Is Manual Therapy a Gateway Drug?
Living in the great State of Colorado has been interesting the past few years. It was not too long ago that we voted as a State to allow each county to legalize marijuana for private use and for distributors to do so under scrutiny and taxation by the State. As I travel domestically and internationally to teach therapy concepts, it is always a hot topic to discuss regarding our laws, and of course, discredit or educate the misconceptions and distortions of the truth. Topics like: Pot is legal everywhere in the State! You can smoke and drive! If you are carrying more than the federal law on an interstate you still OK because the State passed a law! You can still consume and work because State law precedes employer policy or regulation!
All of these are mistruths, developed by hearsay and passed down from mistruth to mistruth. But by far, the biggest topic is one of Marijuana being the “gateway drug”. This is the idea that consumption originally is harmless and fun. But over time, it leads to experimentation with other drugs, addiction, dependency, altered thought process, and crime. All of these have two sides to the coin, but it got me thinking about my profession…Perhaps Manual Therapy is the “gateway drug” of physical rehabilitation?
There is pretty big debate currently on the effect of Manual Therapy and its place in rehabilitation medicine. In fact, several research articles have called into complete question of any efficacy of various manual treatments. The Powers that Be have continually shown that manual medicine takes second fiddle to exercise, rest, or placebo effect. So why continue with manual medicine techniques?
Any treatment of choice, but especially manual rehabilitation techniques were always (in my opinion), meant to be a treatment accelerator; A way to get short-term immediate improvements that were enhanced by pain modulation by-products, self-empowerment by the client, and then return of functional/meaningful movement. Now of course, I have seen some tremendous immediate results over the years that required nothing further (and this doesn't imply that the technique itself was the culprit.) But most often, it has provided a gateway to move on to other procedures more quickly than without.
Too often I read research topics that, in methodology, are inherently biased and not clinically applicable. Structured to mandate that a specific technique or treatment be repeated for a set number of repetitions and sessions to determine an outcome/effect. I always end up asking myself “who would do the exact same thing for 4-6 visits regardless of outcome or result?” The reality of clinic practice is that there are far too many factors (controllable and non-controllable) to expect that the situation or environment is the same each time you see a patient. As an example, if we apply a manual based treatment, and there is a noticeable positive outcome, doesn’t it stand to logic that the next step is some type of progression or advancement? In contrast, if there is a neutral or negative result, why would doing the same thing again make sense here? Hence, back to the “gateway drug’ analogy.

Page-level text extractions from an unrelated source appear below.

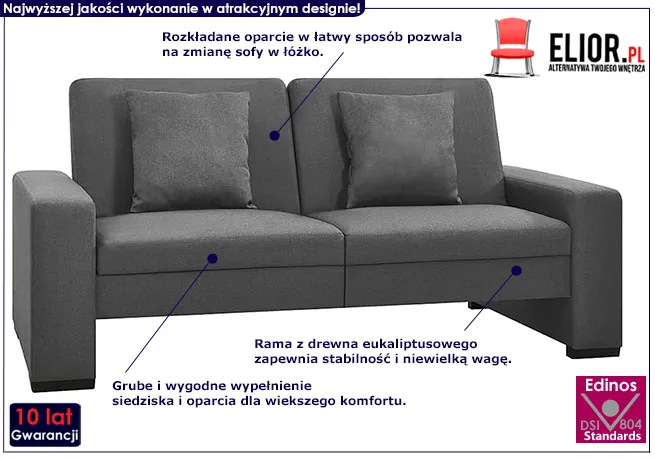 Najwyższej jakości wykonanie w atrakcyjnym designie!

Rozkładane oparcie w łatwy sposób pozwala na zmianę sofy w łóżko.

ELIOR.PL
ALTERNATYWA TWOJEGO WNĘTRZA

Rama z drewna eukaliptusowego zapewnia stabilność i niewielką wagę.

Grube i wygodne wypełnienie siedziska i oparcia dla wiekszego komfortu.

10 lat
Gwarancji

Edinos
DSI 804
Standards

Published research has given us significant insight into the vast array of physiologic changes that happen after manual medicine and other treatments. But why stop there? Maximize those short-term results by enhancing movement patterns, empowering the patient, performing functional activities or even non-specific exercise. Start moving again!
There should not be battle between current research and past models of applied therapy. Individuals who insist on swinging the pendulum to the opposite side are just as likely to see failures and pushback as their predecessors. Lorimer Moseley was recently quoted at the recent IFOMPT 2016 “…the biopsychosocial model rejects the biomedical model because the medical model is not concerned with the person. But it does not reject the role of structural, biomechanical and functional disturbance of body tissue as potentially powerful drivers of protection.”

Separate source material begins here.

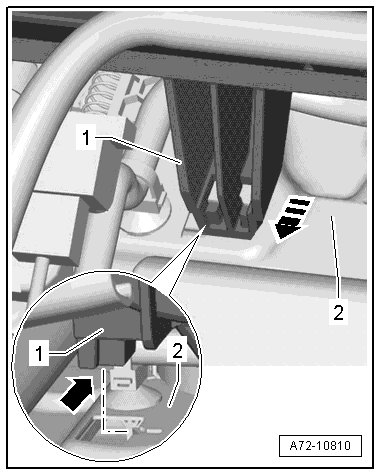 1

2

1

2

A72-10810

Embracing the middle of a multi-modal therapy has always seen success because it places the patient interest first…. psychology, empathy, hands on care, movement, pain. We should stay open…to staying open.
Stop condemning other models of therapy. Rather, I employ my colleagues to understand that just because we may not know how something works, in the end…it worked for an individual…and that changed their life in a positive way. Explanations of techniques may need some adjusting, as from the biopsychosocial leaders we know we can positively or negatively influence patient’s view on their situation by the words we use. We don’t need to tell people we are going to put their rib back in place, or tell them their nerve is smashed because of their degenerative disc disease. We can use verbiage that alludes to an adaptable body, a resilient one, that may just need a push in the right direction. Just a puff. Instead of abandoning techniques because their effects are non specific, we can change the framework of explanation, educating the patient that there are lots of ways their body can experience movement, and we want to attempt to do our best (with perhaps both manual therapy, specific or non specific exercise) to shape a context where the patient is succeeding in something meaningful to THEM (be it pain levels, specific task, or just strength). If it doesn’t work, move on, try something else, be willing to be open…to being open. EVERY model of therapy, no matter what the basis or theory is, fails for someone.
Chad Cook was once quoted, “I am a manual therapist, but first and foremost, I am a physiotherapist.”Well said, Sir. Sometimes we do not need understand exactly how we make success, but rather that we focus that we simply have successes. And be willing to stay open to ideas and expansion of our treatment models.